> QUOTED TEXT:

Thursday, January 5, 2006
In this week's Boston Jewish Advocate newspaper, there is a story describing the fact that Combined Jewish Philanthropies and Boston's Jewish Community Relations Council are standing with the David Project in the Islamic Society of Boston's lawsuit. They have taken out a full-page advertisement in the same issue, likely in response to the ISB's add in a previous issue, basically stating that while they are both in favor of fighting for religious pluralism, lawsuits do not help.
This is welcome news, as the stance of both, left-leaning, groups was something of an open question.
Here is the portion of the article that the Advocate makes available online:
Ad war launched over ISB lawsuit
In an acknowledgment that a lawsuit filed by the Islamic Society of Boston has escalated tensions between Boston’s Muslim and Jewish communities, Combined Jewish Philanthropies and the Jewish Community Relations Council issued a joint statement this week in solidarity with the David Project, one of the groups named in the suit.

> GIVEN TASK 1: Change "full-page advertisement" to "half-page advertisement" in the post about the ISB lawsuit, and write out the part from "Thursday, January 5, 2006" up to and including "do not help.".
> GIVEN TASK 2: Name every group the post about the ISB lawsuit mentions by name. Leave out the newspaper.

(Stored items)
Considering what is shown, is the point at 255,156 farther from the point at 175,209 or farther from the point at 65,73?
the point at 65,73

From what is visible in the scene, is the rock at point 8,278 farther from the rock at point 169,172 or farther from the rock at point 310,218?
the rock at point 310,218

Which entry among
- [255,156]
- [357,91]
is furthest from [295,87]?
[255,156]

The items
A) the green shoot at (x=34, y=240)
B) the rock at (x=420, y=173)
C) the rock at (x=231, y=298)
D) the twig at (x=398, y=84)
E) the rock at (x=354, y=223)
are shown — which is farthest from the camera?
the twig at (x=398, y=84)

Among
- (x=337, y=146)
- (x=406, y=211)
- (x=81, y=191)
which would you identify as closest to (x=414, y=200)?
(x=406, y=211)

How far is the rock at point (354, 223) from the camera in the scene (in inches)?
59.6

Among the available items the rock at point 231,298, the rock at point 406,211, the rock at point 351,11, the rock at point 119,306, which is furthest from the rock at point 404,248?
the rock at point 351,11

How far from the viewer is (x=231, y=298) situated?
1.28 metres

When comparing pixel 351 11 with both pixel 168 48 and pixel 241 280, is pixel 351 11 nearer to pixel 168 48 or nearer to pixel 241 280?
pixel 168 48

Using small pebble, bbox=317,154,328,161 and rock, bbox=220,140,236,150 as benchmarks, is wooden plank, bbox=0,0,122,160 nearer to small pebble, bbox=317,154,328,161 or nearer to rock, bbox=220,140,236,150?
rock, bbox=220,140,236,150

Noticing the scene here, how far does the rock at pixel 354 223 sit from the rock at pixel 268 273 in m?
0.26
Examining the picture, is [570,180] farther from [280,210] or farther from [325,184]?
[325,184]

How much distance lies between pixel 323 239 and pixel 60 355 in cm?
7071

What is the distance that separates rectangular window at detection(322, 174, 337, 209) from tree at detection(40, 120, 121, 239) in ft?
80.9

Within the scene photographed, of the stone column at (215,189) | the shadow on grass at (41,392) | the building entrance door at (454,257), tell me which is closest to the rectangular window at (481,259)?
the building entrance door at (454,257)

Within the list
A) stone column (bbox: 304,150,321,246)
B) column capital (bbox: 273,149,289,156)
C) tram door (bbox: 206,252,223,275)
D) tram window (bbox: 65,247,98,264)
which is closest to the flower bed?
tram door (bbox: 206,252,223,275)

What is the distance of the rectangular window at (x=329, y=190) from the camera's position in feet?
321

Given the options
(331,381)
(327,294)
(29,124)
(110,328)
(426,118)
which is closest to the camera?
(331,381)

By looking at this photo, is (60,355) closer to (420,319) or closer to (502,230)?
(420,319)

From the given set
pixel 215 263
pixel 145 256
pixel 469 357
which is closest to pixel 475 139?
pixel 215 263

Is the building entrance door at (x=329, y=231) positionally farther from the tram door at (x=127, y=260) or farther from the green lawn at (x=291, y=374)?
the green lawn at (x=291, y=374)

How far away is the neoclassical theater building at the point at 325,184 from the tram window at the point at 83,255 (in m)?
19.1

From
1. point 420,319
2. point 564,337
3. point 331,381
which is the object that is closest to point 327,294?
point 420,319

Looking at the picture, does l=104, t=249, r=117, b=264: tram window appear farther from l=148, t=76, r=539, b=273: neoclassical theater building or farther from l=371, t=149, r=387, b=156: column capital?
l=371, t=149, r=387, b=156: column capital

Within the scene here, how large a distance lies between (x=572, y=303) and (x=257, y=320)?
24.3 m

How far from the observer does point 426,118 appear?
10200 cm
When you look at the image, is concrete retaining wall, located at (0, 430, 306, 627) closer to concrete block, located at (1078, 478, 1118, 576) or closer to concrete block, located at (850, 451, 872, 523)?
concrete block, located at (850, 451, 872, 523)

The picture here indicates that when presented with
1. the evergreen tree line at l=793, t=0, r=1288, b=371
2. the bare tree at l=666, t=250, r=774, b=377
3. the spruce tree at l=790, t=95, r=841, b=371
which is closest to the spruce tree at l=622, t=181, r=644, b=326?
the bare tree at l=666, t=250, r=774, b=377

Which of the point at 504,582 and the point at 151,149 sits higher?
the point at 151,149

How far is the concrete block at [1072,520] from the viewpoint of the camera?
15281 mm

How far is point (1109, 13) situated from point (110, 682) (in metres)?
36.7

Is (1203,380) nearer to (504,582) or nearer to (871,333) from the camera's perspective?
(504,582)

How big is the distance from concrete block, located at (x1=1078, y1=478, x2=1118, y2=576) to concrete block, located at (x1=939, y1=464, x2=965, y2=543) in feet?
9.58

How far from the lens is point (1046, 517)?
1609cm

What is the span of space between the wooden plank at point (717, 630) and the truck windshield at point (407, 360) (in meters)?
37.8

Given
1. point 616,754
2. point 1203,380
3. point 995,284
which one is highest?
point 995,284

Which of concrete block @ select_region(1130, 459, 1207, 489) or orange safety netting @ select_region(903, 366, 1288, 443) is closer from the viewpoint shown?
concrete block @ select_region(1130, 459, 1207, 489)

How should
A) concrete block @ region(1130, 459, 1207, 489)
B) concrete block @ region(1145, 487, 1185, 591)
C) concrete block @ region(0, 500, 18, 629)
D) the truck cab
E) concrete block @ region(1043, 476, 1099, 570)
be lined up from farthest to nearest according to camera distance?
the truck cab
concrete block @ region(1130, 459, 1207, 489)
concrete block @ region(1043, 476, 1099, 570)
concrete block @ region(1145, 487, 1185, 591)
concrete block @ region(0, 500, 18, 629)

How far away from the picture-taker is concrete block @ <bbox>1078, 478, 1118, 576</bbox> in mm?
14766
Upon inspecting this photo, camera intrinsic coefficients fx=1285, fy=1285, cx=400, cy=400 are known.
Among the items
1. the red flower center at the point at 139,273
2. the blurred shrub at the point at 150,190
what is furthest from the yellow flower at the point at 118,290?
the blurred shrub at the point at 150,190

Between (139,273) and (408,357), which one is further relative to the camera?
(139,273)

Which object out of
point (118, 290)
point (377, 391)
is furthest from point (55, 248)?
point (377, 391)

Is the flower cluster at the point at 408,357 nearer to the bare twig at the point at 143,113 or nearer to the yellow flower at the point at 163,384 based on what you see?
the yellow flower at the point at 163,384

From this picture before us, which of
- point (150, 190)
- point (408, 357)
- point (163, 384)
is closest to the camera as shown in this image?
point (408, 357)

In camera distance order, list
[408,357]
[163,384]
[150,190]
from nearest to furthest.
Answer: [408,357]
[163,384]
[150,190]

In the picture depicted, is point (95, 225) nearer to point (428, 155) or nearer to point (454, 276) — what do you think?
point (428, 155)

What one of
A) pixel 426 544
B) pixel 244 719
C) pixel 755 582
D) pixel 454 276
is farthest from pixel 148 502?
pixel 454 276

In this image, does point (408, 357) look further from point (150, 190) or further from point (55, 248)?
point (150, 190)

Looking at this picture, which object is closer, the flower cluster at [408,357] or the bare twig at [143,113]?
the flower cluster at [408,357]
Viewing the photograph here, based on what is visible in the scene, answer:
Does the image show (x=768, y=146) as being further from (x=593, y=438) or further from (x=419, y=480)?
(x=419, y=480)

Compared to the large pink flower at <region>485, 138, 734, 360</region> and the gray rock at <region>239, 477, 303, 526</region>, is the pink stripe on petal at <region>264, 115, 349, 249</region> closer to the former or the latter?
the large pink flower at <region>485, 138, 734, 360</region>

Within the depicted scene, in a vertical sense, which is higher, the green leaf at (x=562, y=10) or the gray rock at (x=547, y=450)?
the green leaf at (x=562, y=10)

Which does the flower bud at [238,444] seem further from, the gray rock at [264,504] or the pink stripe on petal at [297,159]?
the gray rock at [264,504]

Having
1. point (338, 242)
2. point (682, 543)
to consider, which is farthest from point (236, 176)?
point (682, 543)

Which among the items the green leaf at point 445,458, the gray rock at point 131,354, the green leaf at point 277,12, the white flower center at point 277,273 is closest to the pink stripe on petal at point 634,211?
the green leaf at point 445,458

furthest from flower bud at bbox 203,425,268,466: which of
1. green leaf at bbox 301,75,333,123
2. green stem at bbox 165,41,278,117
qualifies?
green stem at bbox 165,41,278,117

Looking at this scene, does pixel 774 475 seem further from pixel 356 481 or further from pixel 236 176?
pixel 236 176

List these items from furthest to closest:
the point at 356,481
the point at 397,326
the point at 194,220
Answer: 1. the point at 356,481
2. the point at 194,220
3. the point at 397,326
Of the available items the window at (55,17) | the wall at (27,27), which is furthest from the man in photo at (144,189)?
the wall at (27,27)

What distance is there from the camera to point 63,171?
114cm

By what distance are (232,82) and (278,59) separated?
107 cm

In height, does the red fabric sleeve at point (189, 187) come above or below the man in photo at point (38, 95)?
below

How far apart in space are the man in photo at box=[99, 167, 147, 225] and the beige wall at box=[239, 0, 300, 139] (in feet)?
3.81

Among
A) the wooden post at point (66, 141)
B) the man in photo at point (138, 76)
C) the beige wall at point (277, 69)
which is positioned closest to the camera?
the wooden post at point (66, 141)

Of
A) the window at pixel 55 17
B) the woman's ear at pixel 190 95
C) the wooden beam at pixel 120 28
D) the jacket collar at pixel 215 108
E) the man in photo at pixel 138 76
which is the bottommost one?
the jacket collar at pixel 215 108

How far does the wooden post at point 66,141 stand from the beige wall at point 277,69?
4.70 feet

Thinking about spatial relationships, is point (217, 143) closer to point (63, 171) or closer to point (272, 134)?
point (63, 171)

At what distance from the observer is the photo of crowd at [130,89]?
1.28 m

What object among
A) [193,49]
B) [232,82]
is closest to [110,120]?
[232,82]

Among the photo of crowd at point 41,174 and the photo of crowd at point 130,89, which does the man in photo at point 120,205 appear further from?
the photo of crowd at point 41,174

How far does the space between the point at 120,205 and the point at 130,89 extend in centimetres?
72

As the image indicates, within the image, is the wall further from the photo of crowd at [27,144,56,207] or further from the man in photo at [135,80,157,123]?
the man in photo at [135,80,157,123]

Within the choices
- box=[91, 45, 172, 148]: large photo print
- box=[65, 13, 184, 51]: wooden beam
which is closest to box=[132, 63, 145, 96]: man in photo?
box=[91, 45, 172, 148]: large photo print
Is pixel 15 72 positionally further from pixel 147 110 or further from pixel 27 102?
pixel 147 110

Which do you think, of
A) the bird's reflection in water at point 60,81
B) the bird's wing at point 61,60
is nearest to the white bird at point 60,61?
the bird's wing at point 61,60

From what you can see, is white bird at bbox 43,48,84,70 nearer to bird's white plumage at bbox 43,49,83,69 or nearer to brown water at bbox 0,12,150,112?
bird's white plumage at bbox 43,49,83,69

> EXERCISE ANSWER 1:
Thursday, January 5, 2006
In this week's Boston Jewish Advocate newspaper, there is a story describing the fact that Combined Jewish Philanthropies and Boston's Jewish Community Relations Council are standing with the David Project in the Islamic Society of Boston's lawsuit. They have taken out a half-page advertisement in the same issue, likely in response to the ISB's add in a previous issue, basically stating that while they are both in favor of fighting for religious pluralism, lawsuits do not help.

> EXERCISE ANSWER 2:
Combined Jewish Philanthropies
Jewish Community Relations Council
David Project
Islamic Society of Boston